*PROBLEM STATEMENT:*
Reproduce verbatim the lines of the entries, beginning with the line that contains "Is [81,90], as" and continuing through the final line of the entries, both included.

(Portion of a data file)
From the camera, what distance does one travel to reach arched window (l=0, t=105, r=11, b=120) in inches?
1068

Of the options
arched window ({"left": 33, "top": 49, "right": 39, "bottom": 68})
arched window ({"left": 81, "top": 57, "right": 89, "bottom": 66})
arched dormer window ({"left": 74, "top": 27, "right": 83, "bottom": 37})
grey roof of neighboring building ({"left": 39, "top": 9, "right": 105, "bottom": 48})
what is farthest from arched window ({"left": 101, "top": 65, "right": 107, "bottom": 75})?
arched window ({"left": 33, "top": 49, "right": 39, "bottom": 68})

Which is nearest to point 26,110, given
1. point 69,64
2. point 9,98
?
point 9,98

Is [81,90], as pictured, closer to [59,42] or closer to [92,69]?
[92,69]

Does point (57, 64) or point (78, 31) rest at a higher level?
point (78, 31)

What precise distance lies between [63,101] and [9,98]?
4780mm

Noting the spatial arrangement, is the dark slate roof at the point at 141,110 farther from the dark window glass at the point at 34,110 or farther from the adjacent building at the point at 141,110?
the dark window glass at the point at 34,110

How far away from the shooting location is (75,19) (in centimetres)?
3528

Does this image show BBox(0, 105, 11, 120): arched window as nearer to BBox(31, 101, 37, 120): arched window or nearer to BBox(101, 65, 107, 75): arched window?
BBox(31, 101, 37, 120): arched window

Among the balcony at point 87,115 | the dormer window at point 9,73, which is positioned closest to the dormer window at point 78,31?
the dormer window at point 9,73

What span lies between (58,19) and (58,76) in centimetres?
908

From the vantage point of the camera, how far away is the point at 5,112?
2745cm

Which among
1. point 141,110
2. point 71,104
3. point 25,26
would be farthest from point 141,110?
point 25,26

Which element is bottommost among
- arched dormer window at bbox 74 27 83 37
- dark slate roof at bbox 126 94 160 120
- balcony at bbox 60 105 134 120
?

*RESPONSE TO THE EXERCISE:*
Is [81,90], as pictured, closer to [59,42] or closer to [92,69]?
[92,69]

Does point (57, 64) or point (78, 31) rest at a higher level?
point (78, 31)

What precise distance lies between [63,101] and [9,98]?
4780mm

Noting the spatial arrangement, is the dark slate roof at the point at 141,110 farther from the dark window glass at the point at 34,110 or farther from the adjacent building at the point at 141,110?
the dark window glass at the point at 34,110

How far away from the shooting location is (75,19) (in centimetres)?
3528

Does this image show BBox(0, 105, 11, 120): arched window as nearer to BBox(31, 101, 37, 120): arched window or nearer to BBox(101, 65, 107, 75): arched window?
BBox(31, 101, 37, 120): arched window

Among the balcony at point 87,115 | the dormer window at point 9,73, which is positioned closest to the dormer window at point 78,31?
the dormer window at point 9,73

What span lies between (58,19) and (58,76) in centimetres?
908

From the vantage point of the camera, how far away is the point at 5,112?
2745cm

Which among
1. point 141,110
2. point 71,104
3. point 25,26
would be farthest from point 141,110?
point 25,26

Which element is bottommost among
- arched dormer window at bbox 74 27 83 37
- dark slate roof at bbox 126 94 160 120
- balcony at bbox 60 105 134 120
?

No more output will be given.